Si trattò di un’operazione strategica che riassumeva una serie di interessi medicei non solo di tipo economico, legati cioè all’attività industriale del canale, ma anche alla valorizzazione dell’area della bandita medicea di cui lo stesso bandito – così denominato secondo alcuni “dal divieto di potervi pescare” - faceva parte, nonché alla difesa dalle piene del Mugnone. La sua realizzazione si inserisce infatti in un più ampio programma di riassetto del sistema idraulico e di bonifica del territorio di Porta al Prato che si rese indispensabile dopo l’alluvione del 1557, la cui attuazione fu favorita anche dal matrimonio di Francesco de’ Medici e Giovanna d’Austria. Dopo la piena fu infatti necessario risanare anche la campagna, in vista del fatto che il corteo nuziale sarebbe partito da Poggio a Caiano ed entrato in città da Porta al Prato. Tale programma comprendeva anche la deviazione del torrente Mugnone, che come fossato di difesa era già stato spostato più volte per seguire l’avanzamento delle mura cittadine.

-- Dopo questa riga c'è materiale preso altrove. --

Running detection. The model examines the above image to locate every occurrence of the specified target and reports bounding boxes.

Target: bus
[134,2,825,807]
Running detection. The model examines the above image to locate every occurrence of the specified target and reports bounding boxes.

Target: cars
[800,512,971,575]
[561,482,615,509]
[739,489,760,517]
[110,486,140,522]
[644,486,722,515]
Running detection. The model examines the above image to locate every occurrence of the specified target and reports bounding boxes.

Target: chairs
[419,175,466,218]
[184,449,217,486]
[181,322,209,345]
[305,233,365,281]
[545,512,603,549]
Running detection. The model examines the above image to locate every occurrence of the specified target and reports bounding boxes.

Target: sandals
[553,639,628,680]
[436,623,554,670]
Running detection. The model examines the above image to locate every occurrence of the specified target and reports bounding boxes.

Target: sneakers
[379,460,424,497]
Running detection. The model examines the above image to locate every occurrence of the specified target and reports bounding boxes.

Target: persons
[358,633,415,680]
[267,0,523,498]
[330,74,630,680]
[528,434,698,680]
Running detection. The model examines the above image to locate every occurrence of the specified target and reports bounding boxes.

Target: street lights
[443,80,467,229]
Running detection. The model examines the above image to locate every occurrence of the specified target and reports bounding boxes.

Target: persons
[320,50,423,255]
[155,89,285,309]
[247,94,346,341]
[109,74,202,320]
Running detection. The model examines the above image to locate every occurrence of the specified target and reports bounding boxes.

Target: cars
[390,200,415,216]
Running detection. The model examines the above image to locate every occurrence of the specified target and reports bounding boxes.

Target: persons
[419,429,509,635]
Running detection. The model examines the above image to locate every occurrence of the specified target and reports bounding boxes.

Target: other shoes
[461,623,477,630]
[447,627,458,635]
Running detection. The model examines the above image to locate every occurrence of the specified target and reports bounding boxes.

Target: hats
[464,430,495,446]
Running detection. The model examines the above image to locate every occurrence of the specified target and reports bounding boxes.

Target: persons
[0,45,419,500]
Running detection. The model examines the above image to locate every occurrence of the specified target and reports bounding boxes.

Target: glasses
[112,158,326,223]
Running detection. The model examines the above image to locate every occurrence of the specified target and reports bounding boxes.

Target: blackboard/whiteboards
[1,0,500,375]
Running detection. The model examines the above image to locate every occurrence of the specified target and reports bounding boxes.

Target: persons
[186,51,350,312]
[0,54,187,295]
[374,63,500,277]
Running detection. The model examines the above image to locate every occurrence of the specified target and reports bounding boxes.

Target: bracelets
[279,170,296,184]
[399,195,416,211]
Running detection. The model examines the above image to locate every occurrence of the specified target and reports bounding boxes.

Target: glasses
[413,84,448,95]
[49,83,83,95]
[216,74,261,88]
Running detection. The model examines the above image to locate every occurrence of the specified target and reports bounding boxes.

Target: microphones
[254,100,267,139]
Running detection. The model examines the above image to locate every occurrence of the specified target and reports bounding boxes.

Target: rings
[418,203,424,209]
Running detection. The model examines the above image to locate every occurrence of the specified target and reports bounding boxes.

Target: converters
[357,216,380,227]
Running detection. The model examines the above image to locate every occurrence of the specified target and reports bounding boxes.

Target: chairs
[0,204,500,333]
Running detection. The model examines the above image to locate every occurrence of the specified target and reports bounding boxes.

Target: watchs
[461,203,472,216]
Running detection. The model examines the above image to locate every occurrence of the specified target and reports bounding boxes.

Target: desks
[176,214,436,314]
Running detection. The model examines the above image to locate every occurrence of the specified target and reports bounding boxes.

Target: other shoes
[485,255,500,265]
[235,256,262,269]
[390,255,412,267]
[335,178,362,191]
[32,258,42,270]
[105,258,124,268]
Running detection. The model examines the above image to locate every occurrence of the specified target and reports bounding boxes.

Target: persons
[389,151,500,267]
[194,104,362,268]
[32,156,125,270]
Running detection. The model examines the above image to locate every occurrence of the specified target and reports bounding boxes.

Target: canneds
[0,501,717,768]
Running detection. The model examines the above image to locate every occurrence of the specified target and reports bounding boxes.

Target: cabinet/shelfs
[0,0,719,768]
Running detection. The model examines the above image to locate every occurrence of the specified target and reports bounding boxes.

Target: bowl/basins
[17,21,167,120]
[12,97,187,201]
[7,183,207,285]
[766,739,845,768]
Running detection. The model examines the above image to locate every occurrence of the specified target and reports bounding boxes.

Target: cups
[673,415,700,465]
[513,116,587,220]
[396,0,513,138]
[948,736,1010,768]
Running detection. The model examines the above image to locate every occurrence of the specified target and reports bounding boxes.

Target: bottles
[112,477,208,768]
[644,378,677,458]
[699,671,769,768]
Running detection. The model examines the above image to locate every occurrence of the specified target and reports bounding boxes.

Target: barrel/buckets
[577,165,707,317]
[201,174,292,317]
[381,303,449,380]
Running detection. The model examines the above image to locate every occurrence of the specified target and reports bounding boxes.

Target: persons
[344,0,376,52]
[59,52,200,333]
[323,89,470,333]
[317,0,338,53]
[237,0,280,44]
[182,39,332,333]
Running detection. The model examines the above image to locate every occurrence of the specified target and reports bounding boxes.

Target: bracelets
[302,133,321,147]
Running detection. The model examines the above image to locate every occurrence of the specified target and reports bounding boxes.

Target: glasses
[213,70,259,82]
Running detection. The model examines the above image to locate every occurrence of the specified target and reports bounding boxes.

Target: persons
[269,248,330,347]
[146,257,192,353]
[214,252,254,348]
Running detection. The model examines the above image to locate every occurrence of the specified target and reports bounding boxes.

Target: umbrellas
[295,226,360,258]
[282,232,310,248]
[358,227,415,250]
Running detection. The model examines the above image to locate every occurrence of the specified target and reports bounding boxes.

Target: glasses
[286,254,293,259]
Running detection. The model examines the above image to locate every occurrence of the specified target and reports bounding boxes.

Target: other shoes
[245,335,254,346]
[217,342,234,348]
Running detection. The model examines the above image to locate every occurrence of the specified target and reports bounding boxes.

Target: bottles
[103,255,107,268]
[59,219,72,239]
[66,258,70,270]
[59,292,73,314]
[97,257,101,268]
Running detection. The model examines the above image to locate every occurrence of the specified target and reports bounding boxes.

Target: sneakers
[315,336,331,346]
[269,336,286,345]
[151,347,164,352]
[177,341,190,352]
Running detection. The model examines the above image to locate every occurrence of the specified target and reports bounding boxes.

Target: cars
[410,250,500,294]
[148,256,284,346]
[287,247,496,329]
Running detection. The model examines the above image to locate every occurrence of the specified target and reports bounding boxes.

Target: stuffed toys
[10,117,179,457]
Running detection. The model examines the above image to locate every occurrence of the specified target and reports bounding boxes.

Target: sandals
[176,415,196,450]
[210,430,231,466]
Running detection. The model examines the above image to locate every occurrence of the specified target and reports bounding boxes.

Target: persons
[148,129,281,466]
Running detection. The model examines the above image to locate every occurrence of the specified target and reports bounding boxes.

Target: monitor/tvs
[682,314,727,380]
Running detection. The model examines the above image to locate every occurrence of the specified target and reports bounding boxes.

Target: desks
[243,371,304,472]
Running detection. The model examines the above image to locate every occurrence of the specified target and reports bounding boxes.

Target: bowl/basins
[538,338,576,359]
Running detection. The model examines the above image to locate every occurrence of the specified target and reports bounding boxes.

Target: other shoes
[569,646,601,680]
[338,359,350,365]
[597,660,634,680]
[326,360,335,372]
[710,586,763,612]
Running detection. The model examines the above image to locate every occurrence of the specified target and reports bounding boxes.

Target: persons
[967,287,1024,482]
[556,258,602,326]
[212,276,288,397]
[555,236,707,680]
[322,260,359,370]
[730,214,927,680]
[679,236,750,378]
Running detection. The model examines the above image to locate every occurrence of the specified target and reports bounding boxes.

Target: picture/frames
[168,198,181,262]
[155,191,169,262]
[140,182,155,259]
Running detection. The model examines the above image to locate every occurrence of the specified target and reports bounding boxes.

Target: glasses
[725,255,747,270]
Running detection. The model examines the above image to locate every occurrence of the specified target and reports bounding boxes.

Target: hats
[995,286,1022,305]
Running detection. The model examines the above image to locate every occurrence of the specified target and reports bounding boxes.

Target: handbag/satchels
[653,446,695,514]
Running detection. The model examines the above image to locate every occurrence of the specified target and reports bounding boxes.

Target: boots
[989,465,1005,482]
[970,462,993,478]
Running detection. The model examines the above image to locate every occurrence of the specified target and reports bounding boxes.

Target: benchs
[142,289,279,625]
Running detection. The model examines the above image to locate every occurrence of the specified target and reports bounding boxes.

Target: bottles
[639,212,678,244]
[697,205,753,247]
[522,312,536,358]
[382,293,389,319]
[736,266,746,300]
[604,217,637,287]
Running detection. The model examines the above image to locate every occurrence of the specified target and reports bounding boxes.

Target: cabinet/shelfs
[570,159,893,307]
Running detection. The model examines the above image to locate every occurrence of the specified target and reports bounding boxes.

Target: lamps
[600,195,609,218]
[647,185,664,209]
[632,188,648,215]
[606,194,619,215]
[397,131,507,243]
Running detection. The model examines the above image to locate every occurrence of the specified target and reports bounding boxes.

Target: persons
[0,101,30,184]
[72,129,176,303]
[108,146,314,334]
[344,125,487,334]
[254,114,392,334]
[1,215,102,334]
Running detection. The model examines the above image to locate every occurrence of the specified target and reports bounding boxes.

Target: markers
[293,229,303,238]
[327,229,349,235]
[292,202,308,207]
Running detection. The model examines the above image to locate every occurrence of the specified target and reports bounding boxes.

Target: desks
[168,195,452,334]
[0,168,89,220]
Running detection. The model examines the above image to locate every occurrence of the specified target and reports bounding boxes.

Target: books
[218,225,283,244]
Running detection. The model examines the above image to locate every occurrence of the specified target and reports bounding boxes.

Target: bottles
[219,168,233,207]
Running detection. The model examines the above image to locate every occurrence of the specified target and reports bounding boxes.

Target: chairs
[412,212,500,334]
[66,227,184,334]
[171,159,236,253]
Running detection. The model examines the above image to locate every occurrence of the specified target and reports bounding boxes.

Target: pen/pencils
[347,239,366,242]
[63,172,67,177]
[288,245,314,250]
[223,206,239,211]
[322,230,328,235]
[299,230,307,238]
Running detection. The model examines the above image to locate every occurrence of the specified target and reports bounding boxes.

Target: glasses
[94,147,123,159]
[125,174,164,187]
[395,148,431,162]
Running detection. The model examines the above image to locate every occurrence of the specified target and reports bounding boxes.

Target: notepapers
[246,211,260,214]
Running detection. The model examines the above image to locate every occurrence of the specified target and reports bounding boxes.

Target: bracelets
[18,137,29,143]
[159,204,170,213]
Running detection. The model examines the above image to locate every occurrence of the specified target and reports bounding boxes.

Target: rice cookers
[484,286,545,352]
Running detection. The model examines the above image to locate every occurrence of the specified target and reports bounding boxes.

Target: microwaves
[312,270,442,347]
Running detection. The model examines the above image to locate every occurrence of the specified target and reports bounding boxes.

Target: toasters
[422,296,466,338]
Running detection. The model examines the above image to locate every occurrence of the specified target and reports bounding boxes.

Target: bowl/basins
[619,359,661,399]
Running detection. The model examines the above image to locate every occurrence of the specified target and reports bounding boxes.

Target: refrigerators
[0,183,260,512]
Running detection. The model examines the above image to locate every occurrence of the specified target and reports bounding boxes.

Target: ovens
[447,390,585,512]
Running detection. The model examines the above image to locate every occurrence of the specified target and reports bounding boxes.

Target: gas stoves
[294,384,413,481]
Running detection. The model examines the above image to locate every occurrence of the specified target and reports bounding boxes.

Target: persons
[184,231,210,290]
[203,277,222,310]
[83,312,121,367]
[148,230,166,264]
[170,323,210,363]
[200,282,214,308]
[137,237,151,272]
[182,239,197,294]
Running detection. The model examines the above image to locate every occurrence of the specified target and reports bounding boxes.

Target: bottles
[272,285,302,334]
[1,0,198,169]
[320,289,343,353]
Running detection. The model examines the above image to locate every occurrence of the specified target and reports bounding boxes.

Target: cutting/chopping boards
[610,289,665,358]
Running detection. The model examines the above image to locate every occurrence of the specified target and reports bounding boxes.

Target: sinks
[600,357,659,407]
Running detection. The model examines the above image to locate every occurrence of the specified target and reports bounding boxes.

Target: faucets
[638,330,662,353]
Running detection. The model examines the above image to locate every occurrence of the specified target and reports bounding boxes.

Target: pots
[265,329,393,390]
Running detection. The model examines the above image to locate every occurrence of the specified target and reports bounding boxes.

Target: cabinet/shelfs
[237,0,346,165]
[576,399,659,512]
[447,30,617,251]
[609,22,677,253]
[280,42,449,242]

Il corso del canale inizia all’estrema destra della pescaia di Ognissanti, e prosegue per quasi undici chilometri passando sotto il Mugnone al Barco fino a confluire nel Bisenzio a San Mauro a Signa, per finire poco lontano in Arno insieme al Bisenzio stesso. Lungo il suo percorso il canale alimentava le ruote dei mulini del Barco, di Petriolo e di San Moro. Dalla seconda metà dell’Ottocento la sua funzione industriale è andata diminuendo, a causa dei rinnovamenti tecnologici che portarono all’avvento dei mulini a cilindri e all’utilizzo di forze motrici che permisero la collocazione dei mulini stessi lontano dai corsi d’acqua. Contemporaneamente, in seguito anche al graduale sviluppo della città, il canale, che per il proprio tracciato parallelo all’Arno riceveva già alcune fogne, finì per diventare un grande collettore. Tale destinazione portò nel 1885 ad una causa intentata dal demanio dello Stato, che ne era proprietario, al Comune di Firenze. Con una sentenza del 1893 il tribunale dichiarò che il Comune era tenuto a risarcire i danni provocati dalle immissioni delle acque e a pagare una quota delle spese per il riordinamento e la manutenzione del canale. La questione si risolse finalmente nel 1921, quando il Comune di Firenze acquistò tutto il canale, le acque e gli annessi.